Research

Birthing A Nation: Enslaved Women and Midwifery in Early America, 1750-1820

Birthing A Nation explores the lives and work of enslaved midwives in Maryland, Virginia, North Carolina, and South Carolina during the eras of the American Revolution and Early Republic. It argues that by helping to birth free and enslaved children, enslaved midwives supported both southern families, namely African American families, and the growth of the United States in significant and paradoxical ways. Enslaved women navigated the physical, social, and commercial landscape of the revolutionary era to learn and practice midwifery, creating spaces to advocate for families and for themselves within a system of racial slavery. They accessed transatlantic networks of medical knowledge and goods, traversed the plantation landscape to aid families and communities through birth and death, and even earned compensation for this work that provided a small amount of financial agency.

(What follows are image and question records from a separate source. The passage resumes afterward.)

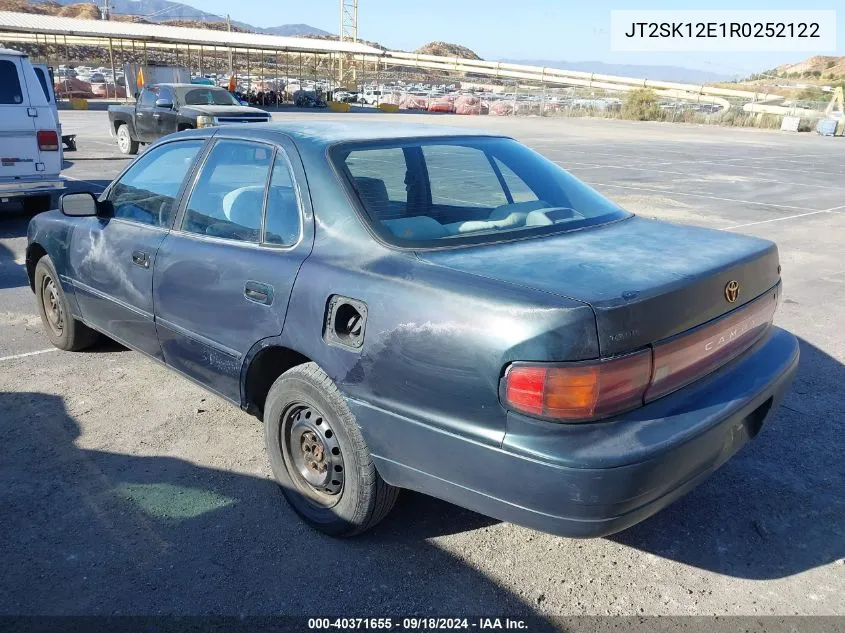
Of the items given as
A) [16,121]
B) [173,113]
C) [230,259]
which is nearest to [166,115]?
[173,113]

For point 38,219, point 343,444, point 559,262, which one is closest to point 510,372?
point 559,262

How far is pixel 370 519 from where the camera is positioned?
2.94 metres

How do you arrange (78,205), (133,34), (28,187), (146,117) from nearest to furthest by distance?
1. (78,205)
2. (28,187)
3. (146,117)
4. (133,34)

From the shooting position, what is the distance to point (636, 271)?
264cm

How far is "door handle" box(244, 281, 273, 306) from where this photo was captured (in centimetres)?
309

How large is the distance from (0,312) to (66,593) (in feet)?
13.4

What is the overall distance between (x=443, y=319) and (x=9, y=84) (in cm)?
884

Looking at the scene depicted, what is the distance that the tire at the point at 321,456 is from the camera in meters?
2.83

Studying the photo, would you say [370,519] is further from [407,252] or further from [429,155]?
[429,155]

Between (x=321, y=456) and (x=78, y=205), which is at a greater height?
(x=78, y=205)

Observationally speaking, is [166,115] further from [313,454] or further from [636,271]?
[636,271]

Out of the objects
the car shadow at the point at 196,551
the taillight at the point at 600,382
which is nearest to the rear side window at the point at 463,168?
the taillight at the point at 600,382

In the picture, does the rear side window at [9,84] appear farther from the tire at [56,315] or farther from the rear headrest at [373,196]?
the rear headrest at [373,196]

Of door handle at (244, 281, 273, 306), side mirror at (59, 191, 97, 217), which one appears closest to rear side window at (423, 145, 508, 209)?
door handle at (244, 281, 273, 306)
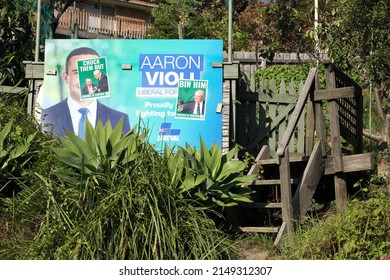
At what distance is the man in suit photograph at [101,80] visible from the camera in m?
10.2

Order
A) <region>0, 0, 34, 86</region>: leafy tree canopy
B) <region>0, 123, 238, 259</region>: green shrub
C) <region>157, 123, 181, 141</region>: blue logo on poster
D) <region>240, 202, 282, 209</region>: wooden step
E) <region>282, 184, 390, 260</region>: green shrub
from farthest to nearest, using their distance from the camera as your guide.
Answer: <region>0, 0, 34, 86</region>: leafy tree canopy
<region>157, 123, 181, 141</region>: blue logo on poster
<region>240, 202, 282, 209</region>: wooden step
<region>282, 184, 390, 260</region>: green shrub
<region>0, 123, 238, 259</region>: green shrub

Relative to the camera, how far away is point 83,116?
1016cm

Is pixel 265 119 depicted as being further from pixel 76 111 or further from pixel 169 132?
pixel 76 111

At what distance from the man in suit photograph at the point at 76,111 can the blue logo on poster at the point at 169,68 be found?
64 cm

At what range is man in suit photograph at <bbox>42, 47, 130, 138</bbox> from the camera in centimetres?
1005

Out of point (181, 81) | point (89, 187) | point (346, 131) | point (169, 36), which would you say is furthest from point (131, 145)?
point (169, 36)

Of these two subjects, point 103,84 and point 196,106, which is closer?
point 196,106

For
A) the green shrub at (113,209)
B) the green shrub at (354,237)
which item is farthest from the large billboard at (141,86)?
the green shrub at (354,237)

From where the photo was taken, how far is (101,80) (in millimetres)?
10219

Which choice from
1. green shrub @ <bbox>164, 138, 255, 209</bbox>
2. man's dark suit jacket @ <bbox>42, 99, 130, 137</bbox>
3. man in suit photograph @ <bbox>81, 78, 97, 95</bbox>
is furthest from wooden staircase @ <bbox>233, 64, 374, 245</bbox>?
man in suit photograph @ <bbox>81, 78, 97, 95</bbox>

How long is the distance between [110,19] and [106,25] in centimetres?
94

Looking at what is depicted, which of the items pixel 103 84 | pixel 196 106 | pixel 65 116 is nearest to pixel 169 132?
pixel 196 106

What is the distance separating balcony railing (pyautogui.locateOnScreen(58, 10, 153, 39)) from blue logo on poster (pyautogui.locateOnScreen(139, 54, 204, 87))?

Through that work, however, enslaved midwives inadvertently supported the birth and growth of the United States and the expansion of the slave system. Coupled with colonial-era laws that defined enslavement through the status of the mother and the increased growth of the enslaved population through childbirth, enslaved women and the children they bore formed the core of the plantation system. Throughout the eighteenth century, those engaged in the business of slavery scrutinized and commodified enslaved women’s bodies and developed and adapted capitalistic technologies to maximize profits from both crops and human capital. Further, the American Revolution catalyzed a reliance on the domestic reproduction of slave labor and increased the political significance of enslaved midwives’ actions through decisions like the non-importation resolutions and the Three-Fifths Compromise of the Constitution. Politicians, enslavers, and capitalists leveraged enslaved midwives and the children they helped to birth as political and financial capital in the new nation. As the United States expanded westward and closed the transatlantic slave trade, the institution of slavery expanded into new territories, solidifying a market for both cotton and domestic reproductive slavery. Those engaged in the business of slavery transformed enslaved midwives into essential resources that could help ensure successful plantations, healthy human capital, and buttress the American political economy.

Publications

“Building a Relational Database to Explore Enslaved Midwives’ Work in Early America,” in American Revolutions in the Digital Age, eds. Mark Boonshoft, Nora Slonimsky, and Ben Wright. Ithaca: Cornell University Press, forthcoming 2024. 

“The Labors of Enslaved Midwives in Revolutionary Virginia,” in Women in the American Revolution: Gender, Politics, and the Domestic World, edited by Barbara Oberg. Charlottesville: University of Virginia Press, 2019.

George Washington’s Midwives: The Economics of Childbirth under Slavery,” in Lapham’s Quarterly, June 19, 2019.

“Digital Storytelling: Presenting History in New Ways,” Blog post with Andrew Salamone, National Trust for Historic Preservation Forum Blog, November 1, 2017.

I am currently working on a book manuscript for this project, a database and corresponding website, and several journal articles and essays for edited collections.